While you may be confident that your marriage isn’t at risk for a sexual affair, you may be blind to the very real and harmful risks of an emotional affair. A recent article posted by CNN.com and Oprah.com describes emotional affairs, which lack physical intimacy but do involve some secrecy, deception and betrayal.
Often an emotional affair can begin very innocently with a friendship from work, church or the neighborhood. A flirtatious online relationship can also develop into an emotional affair. Couples who are not emotionally connecting are at greatest risk of falling into an emotional affair with another person. This new connection brings about a fresh excitement, a spark, especially when someone you find attractive shows a sincere interest in you as a person and “gets” you even more than you feel your spouse does.
Emotional affairs may be on the rise. In the CNN article, psychiatrist Gail Saltz says, “Though emotional affairs have always been around, I’m seeing more of them among my clients than ever before. We’ve all grown so used to watching, reading, and hearing sexually suggestive material that there’s no longer an obvious verbal or physical line we think we’re crossing.”

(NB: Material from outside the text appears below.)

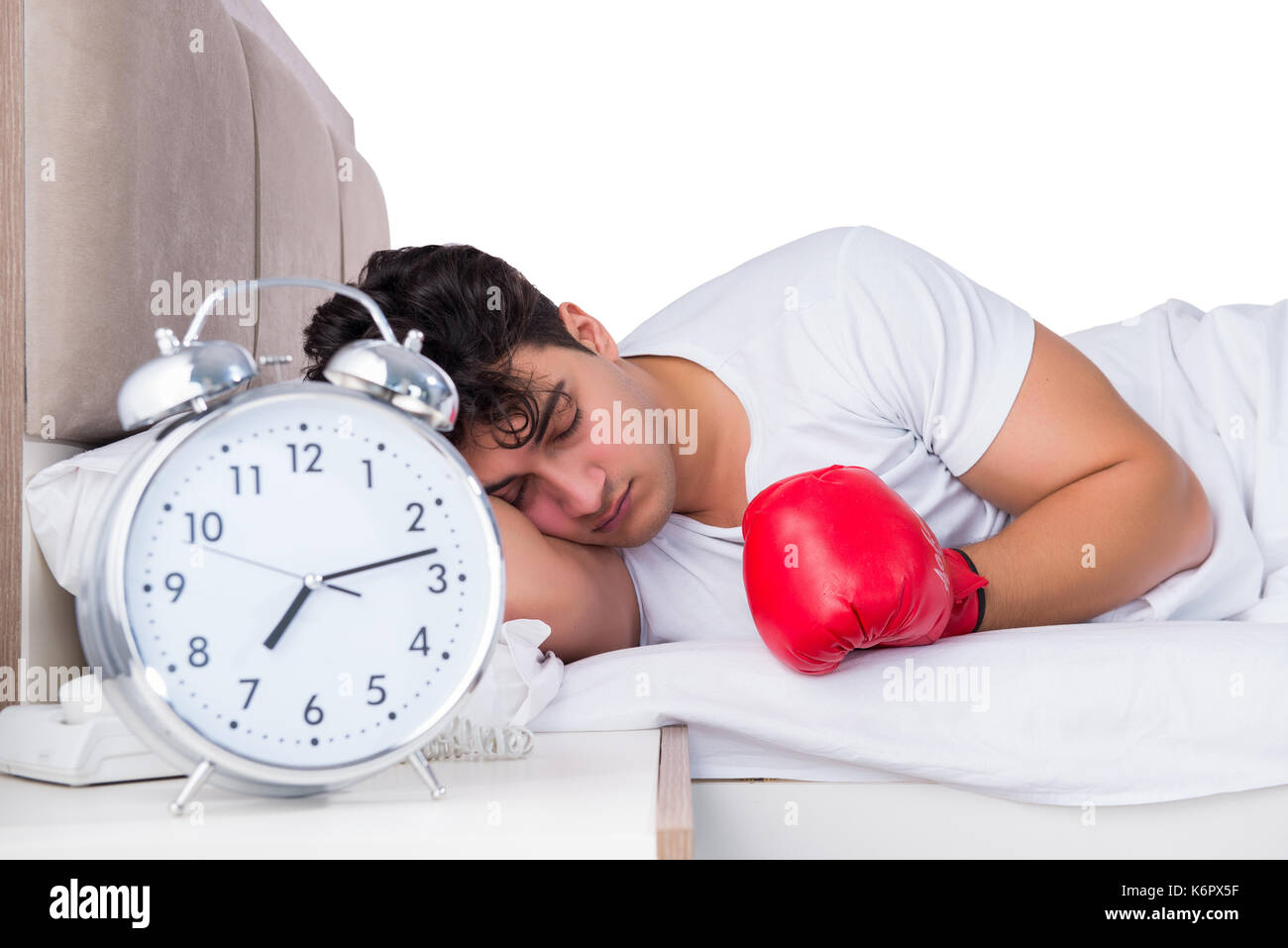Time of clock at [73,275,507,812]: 7:12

She says a man and woman can be friends, but once they stop telling their partners how much time they’re spending together (including texting, phone calls or other communication), it becomes deceptive. Other signs of an emotional affair include making sure you look your best when you’re together and confiding more in this person than you do your spouse, or sharing that you are unhappy in your marriage or with your spouse.
Saltz says this kind of affair can be as harmful and difficult to overcome as a sexual affair. She advises that all contact with the “friend” needs to end, and the difficult marriage rebuilding needs to occur, ideally with professional help. The betrayal can be extremely difficult on the spouse, and cause a huge fracture in the marriage. The reasons for the affair (disconnect in the marriage) need to be addressed.
Preventing these inappropriate relationships is the best course, starting with maintaining open, honest communication with your spouse. “When a couple can’t express their feelings, concerns, and dreams, they’re both at risk for betrayal,” says Saltz. Secondly, avoid sharing too much personal information, especially with a member of the opposite sex. If you find someone attractive, keep some distance or engage with them only when your spouse is present.
“Any good marriage takes time, effort and emotional energy,” says Saltz, who says any marriage can fall into this trap. Would you risk your marriage with an emotional affair? Is there a relationship in your life that causes your heart to beat a little faster? Beware.